Risk Premia Forecasts: Major Asset Classes -- February 2, 2016

 | Feb 02, 2016 06:19AM ET

The expected risk premium for the Global Market Index (GMI) remained subdued in January. GMI — an unmanaged, market-value weighted mix of the major asset classes — is projected to earn an annualized 2.9% return over the “risk-free” rate in the long term. (For details on the equilibrium-based methodology that’s used to generate the forecasts each month, see the summary below.) Today’s revised estimate, which is based on data through last month, matches the projection in the previous month’s update .

Adjusting for short-term momentum and longer-term mean-reversion factors (defined below) raises GMI’s current ex ante risk premium slightly to 3.0%, based on data published through the end of January.

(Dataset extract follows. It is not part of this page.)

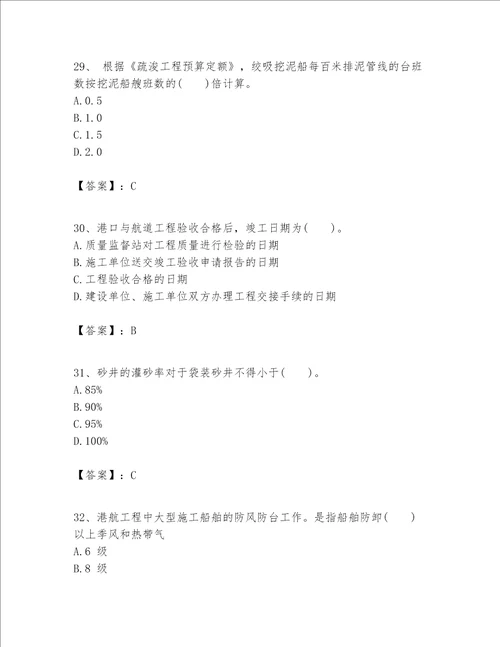 一级建造师之一建港口与航道工程实务题库及完整答案全国通用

For the first time in recent history, there’s a narrow gap between GMI’s risk premia forecasts and the index’s trailing performance over the last three years. That’s due primarily to weakness in market returns in recent months. GMI earned an annualized 3.2% risk premium for the trailing 3-year period through January 2016. That’s now in line with the GMI’s implied performance for the years ahead. In other words, GMI’s recent performance is no longer posting sharply higher results vs. expectations. Although any one point forecast should be considered cautiously, recent GMI projections suggest that multi-asset class strategies in general will generate comparatively subdued results vs. the performance record in recent years. That’s been a theme in this column for much of the past year (see this April 2015 update, for instance) and the outlook remains intact in today’s update.